Consegna. Trascriva nuovamente il brano sulla commedia "Il catalogo" compreso tra "Ennio Fantaschini e" e "una storia d'amore.", estremi inclusi, sostituendo "delicato" con "raffinato".

Brano fornito.
****************************************

Ennio Fantaschini e Isabella Ferrari raccolgono il testimone di Bernard Giraudeau e Fanny Ardant e portano nuovamente sulle scene italiane la commedia "Il catalogo" di Jean Claude Carriére. Da oggi fino al 1 aprile al Teatro Quirino, i due saranno i mattatori di questo testo delicato e divertente, che scandaglia le dinamiche che legano improvvisamente un uomo e una donna, riuniti insieme nello spazio violato della casa di lui e che poco a poco si trasforma in una storia d'amore.
Fantastichini è Jean-Jacques, un avvocato in carriera, un Don Giovanni che miete vittime nella Parigi bene, tra serate mondane e vorticosi giri di donne che lo costringono a catalogare in un album tutte le sue conquiste perché totalmente privo di memoria. Un equivoco lo fa incontrare con Suzanne, misteriosa donna alla ricerca di un certo Philippe Ferrand, che si installa a casa sua, entrando di prepotenza nel suo rifugio e andando a sconvolgere l'ordine maniacale che regna nel monolocale come nella vita di Jean-Jacques. Da qui prende vita un tragicomico incontro-scontro tra quelle che in realtà sono due solitudini che si trovano, un uomo e una donna che vengono da universi paralleli e apparentemente estranei, alle prese con l'incomunicabilità. Il tema caro sia al teatro sia al romanzo tardo novecentesco, ossia l'impossibile incontro da un uomo e una donna, viene riletto nel 1968 da Jean Claude Carriére con uno stile leggero e brioso che richiama la leggerezza delle partiture settecentesche: leggerezza che però non vuol dire semplicità, come dimostra la musica di Mozart. Il titolo originale è "L'aide-mémoire" (letteralmente "il promemoria") ma l'adattamento italiano di Valerio Binasco, anche regista, si ispira dichiaratamente al "catalogo" delle conquiste operate dal don Giovanni mozartiano che il servitore Leporello snocciola con compiacimento davanti agli occhi esterrefatti di donna Elvira. Jean-Jacques è tanto dirompente nella sua vita notturna di seduttore quanto ordinario e nevrotico nella vita di tutti i giorni, in ufficio e in casa. E proprio la Casa, il rifugio, il nido, viene invaso da una presenza femminile, una sorta di «ragazza con la valigia» come la definisce Binasco nelle note di regia, che in questo modo è come se privasse Jean-Jacques della sua intimità così tranquilla e «disgustosamente maschile». «È un po' una nemesi: il mito di don Giovanni vuole l'aria aperta – spiega Binasco – L'avventura non è mai pericolosa per lui, lo è, al contrario, solo la sua casa: se ci fate caso è proprio quando don Giovanni sta nella sua casa che si spalancano per lui le porte dell'inferno». Jean-Jacques, come tutti «i piccoli e nevrotici don Giovanni moderni hanno invece belle casette che li salvano dall'avventura».

****************************************

Dati forniti.
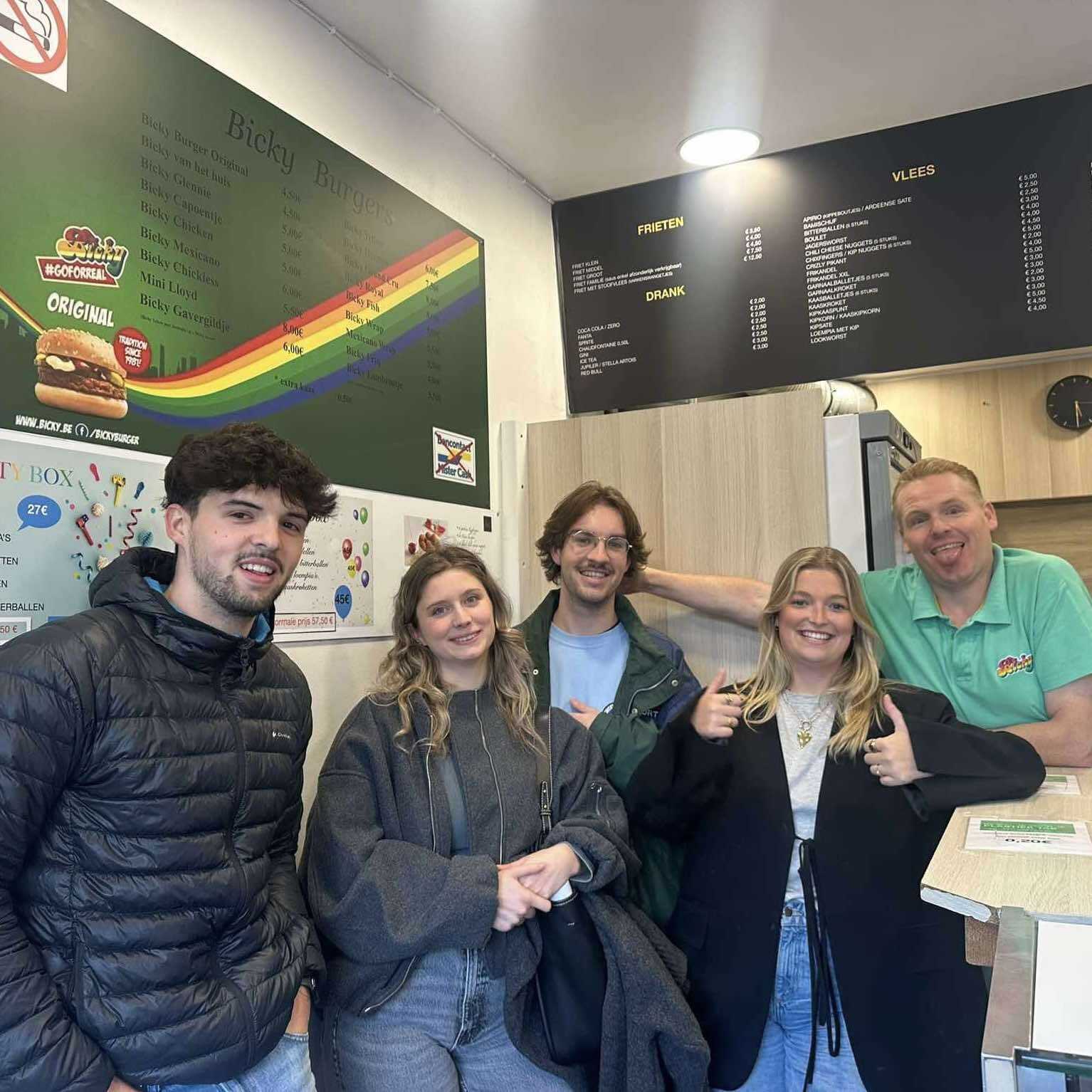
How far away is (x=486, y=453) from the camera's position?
2758mm

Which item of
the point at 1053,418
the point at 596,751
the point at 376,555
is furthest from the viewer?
the point at 1053,418

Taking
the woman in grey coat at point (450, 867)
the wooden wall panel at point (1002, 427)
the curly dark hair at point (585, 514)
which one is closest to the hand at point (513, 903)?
the woman in grey coat at point (450, 867)

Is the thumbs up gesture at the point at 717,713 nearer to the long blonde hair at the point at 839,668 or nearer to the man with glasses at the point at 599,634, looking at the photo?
the long blonde hair at the point at 839,668

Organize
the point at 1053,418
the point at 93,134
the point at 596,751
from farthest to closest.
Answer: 1. the point at 1053,418
2. the point at 596,751
3. the point at 93,134

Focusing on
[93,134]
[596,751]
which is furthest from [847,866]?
[93,134]

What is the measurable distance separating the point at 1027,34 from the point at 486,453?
168 centimetres

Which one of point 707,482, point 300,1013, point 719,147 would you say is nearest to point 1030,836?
point 300,1013

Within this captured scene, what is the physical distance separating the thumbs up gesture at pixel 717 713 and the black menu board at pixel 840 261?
46.5 inches

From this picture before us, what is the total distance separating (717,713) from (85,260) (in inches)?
54.4

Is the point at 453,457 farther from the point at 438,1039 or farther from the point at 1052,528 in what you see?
the point at 1052,528

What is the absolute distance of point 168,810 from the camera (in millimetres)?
1318

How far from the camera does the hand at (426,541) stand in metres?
2.43

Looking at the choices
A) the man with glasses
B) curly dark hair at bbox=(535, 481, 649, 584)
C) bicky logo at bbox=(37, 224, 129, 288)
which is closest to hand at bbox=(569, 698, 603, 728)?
the man with glasses

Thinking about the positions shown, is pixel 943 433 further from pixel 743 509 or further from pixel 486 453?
pixel 486 453
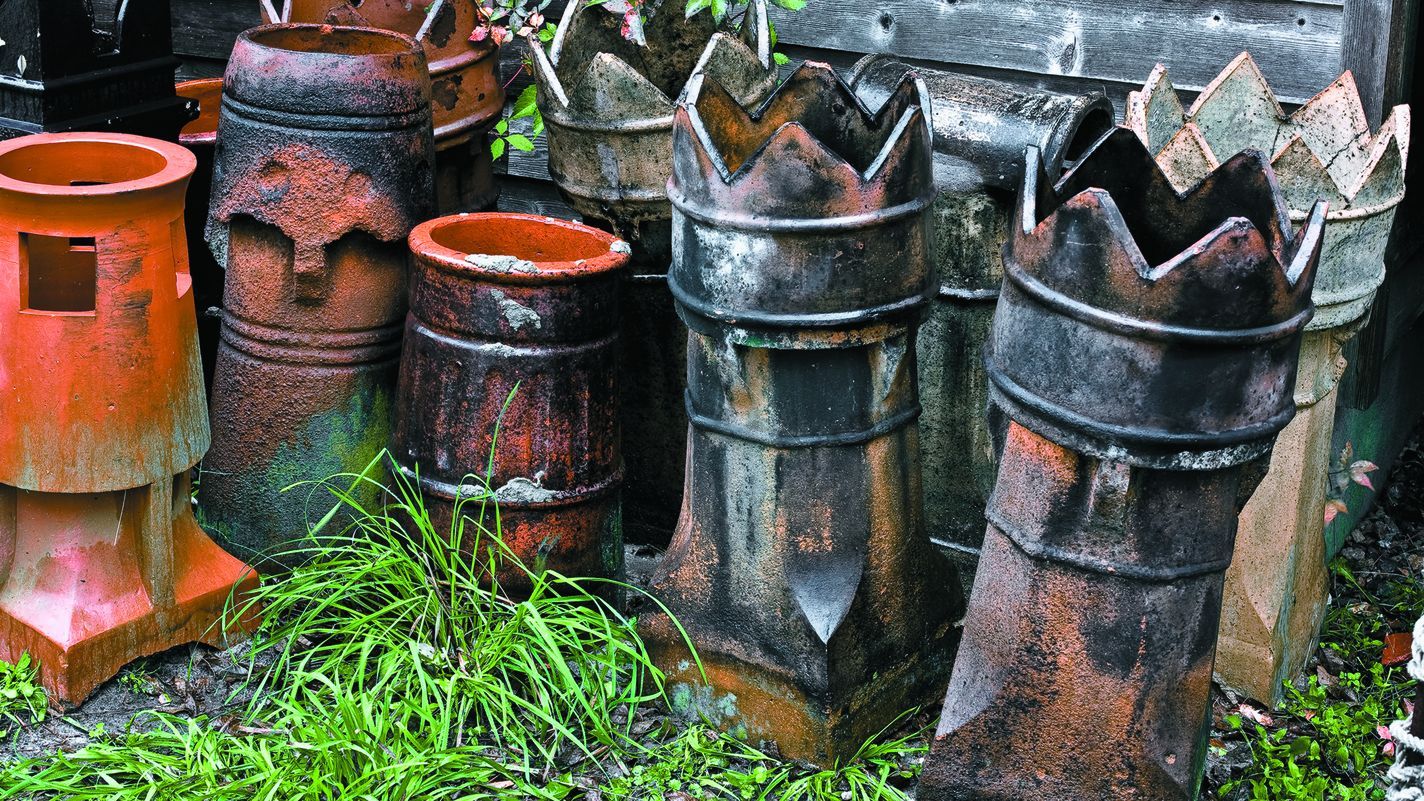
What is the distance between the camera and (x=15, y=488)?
301cm

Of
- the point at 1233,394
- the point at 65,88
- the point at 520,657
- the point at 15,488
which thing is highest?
the point at 65,88

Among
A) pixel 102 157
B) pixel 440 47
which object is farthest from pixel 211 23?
pixel 102 157

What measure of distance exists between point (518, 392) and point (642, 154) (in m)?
0.66

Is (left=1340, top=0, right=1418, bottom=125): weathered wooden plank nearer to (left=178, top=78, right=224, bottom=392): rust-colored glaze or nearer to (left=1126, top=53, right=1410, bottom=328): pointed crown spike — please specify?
(left=1126, top=53, right=1410, bottom=328): pointed crown spike

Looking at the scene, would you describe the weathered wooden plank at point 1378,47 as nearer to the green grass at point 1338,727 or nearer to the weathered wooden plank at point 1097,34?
the weathered wooden plank at point 1097,34

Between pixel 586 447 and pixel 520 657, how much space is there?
47 centimetres

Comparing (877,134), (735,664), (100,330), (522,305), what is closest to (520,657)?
(735,664)

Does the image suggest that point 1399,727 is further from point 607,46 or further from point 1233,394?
point 607,46

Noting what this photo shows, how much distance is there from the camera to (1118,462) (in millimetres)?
2271

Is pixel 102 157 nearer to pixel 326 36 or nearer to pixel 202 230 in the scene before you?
pixel 326 36

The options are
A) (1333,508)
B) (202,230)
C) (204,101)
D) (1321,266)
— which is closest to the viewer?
(1321,266)

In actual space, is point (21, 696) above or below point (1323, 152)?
below

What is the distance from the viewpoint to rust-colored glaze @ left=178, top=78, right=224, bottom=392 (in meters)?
3.84

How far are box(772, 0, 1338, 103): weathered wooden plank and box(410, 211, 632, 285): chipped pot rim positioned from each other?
1.18 meters
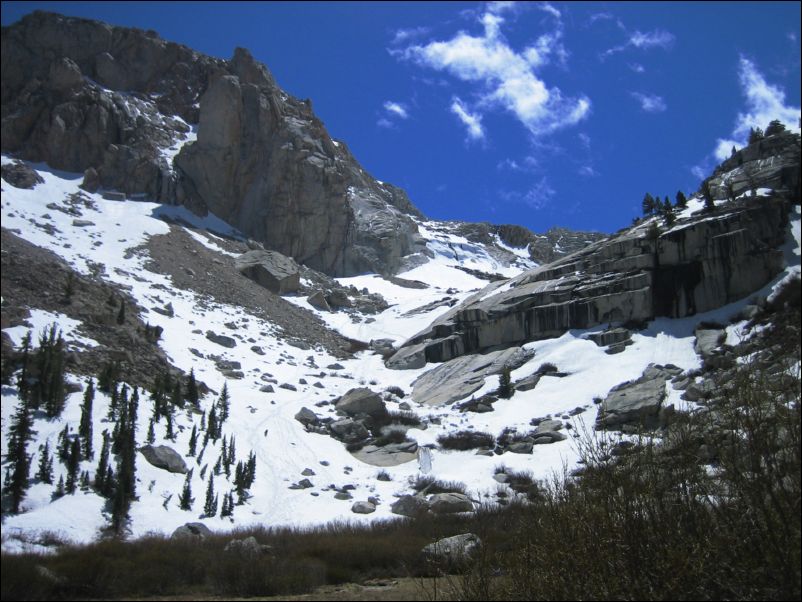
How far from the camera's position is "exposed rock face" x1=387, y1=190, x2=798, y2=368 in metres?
36.4

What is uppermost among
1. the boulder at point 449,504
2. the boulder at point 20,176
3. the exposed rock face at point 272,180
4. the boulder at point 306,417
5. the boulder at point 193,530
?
the exposed rock face at point 272,180

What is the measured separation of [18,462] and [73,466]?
2332 mm

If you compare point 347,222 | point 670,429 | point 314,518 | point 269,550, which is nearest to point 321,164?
point 347,222

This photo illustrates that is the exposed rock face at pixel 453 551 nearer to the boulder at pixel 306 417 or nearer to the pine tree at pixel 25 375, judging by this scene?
the pine tree at pixel 25 375

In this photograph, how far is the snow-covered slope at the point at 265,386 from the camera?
1709 centimetres

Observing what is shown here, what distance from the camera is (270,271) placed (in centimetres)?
5856

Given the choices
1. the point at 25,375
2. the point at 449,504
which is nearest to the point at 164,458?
the point at 25,375

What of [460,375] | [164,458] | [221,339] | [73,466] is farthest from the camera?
[460,375]

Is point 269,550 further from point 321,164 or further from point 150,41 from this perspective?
point 150,41

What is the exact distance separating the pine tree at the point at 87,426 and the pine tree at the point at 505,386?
23.4m

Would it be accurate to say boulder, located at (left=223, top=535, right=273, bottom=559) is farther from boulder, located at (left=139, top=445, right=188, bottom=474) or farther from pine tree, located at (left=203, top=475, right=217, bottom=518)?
boulder, located at (left=139, top=445, right=188, bottom=474)

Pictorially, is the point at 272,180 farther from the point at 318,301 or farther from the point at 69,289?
the point at 69,289

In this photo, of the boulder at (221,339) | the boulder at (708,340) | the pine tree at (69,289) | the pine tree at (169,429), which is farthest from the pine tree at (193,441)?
the boulder at (708,340)

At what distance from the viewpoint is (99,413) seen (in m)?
19.3
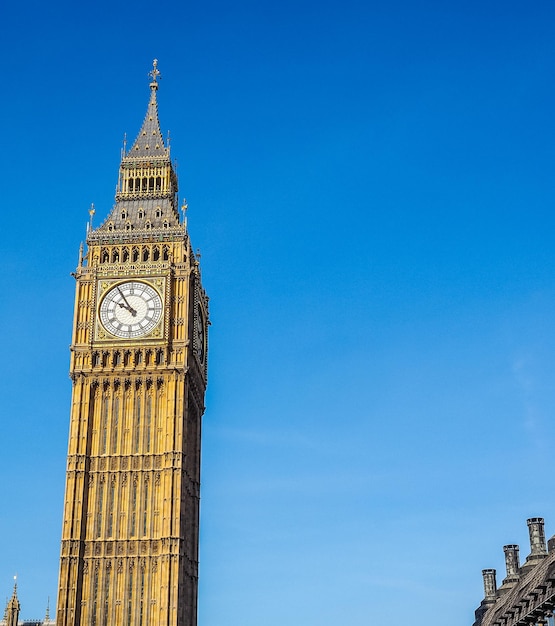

****************************************

Spazio risposta.
Ennio Fantaschini e Isabella Ferrari raccolgono il testimone di Bernard Giraudeau e Fanny Ardant e portano nuovamente sulle scene italiane la commedia "Il catalogo" di Jean Claude Carriére. Da oggi fino al 1 aprile al Teatro Quirino, i due saranno i mattatori di questo testo raffinato e divertente, che scandaglia le dinamiche che legano improvvisamente un uomo e una donna, riuniti insieme nello spazio violato della casa di lui e che poco a poco si trasforma in una storia d'amore.